For the 2018 Lima municipal election, she was again elected councilor of the Municipality of Lima for Perú Patria Segura, where she was also running as deputy mayor under Renzo Reggiardo.

=== Congress ===
For the 2021 Peruvian general election, Yarrow announced her candidacy for Congress with the Popular Renewal party, whose presidential candidate was Rafael López-Aliaga. Yarrow and López-Aliaga had previously been close friends, as both had come from the National Solidarity party .

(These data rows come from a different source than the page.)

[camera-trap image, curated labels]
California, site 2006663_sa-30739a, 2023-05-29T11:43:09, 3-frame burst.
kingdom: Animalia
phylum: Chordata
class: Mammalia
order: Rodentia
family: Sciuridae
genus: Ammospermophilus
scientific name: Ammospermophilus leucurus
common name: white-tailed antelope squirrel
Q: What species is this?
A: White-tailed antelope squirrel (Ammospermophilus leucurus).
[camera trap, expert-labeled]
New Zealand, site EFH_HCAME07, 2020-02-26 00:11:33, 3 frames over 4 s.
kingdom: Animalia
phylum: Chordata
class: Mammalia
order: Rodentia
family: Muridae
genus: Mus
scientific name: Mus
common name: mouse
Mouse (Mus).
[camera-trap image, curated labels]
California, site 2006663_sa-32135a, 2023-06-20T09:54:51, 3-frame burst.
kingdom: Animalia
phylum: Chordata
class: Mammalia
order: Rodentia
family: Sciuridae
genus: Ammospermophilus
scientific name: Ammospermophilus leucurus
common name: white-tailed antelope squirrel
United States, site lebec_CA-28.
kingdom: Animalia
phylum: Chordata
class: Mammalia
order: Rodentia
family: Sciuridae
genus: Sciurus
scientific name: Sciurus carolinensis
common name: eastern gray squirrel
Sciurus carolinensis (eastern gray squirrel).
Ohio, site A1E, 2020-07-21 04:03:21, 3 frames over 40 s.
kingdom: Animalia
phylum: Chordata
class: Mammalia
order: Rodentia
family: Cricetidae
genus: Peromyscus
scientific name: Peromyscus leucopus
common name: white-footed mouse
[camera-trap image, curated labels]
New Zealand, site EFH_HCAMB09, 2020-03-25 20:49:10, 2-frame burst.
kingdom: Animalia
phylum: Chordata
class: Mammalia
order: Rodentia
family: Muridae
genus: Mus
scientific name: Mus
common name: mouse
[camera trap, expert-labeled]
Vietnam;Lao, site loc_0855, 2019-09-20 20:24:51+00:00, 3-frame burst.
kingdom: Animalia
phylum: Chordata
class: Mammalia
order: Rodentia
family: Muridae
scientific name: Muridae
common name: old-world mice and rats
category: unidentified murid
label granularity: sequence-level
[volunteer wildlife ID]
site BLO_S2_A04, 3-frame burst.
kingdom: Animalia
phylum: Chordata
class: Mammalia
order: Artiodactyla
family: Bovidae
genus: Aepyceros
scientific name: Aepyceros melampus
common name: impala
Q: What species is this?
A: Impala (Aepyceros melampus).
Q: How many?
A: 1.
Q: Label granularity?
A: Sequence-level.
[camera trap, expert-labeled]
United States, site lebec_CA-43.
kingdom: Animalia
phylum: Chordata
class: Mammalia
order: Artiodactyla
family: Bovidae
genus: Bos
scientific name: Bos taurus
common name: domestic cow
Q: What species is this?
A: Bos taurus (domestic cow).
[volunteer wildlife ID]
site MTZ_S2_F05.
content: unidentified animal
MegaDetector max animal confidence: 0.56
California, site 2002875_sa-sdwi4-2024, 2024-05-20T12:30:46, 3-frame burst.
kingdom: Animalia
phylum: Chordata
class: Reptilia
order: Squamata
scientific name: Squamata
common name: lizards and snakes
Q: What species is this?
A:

In the elections, she was elected congresswoman of the republic for the parliamentary period 2021-2026.

For the second round, she announced her integration into the technical team of Fuerza Popular, whose presidential candidate was Keiko Fujimori.

Yarrow served as a congresswoman for Popular Renewal, a party that had joined the Democratic Bloc coalition. According to the newspaper Perú 21, she had negotiated for her party to nominate her for the presidency of the Board of Directors. However, along with two other congressmen from the group, she resigned due to "acts of harassment" by Congressman Jorge Montoya Manrique. They then decided to join the Avanza País caucus.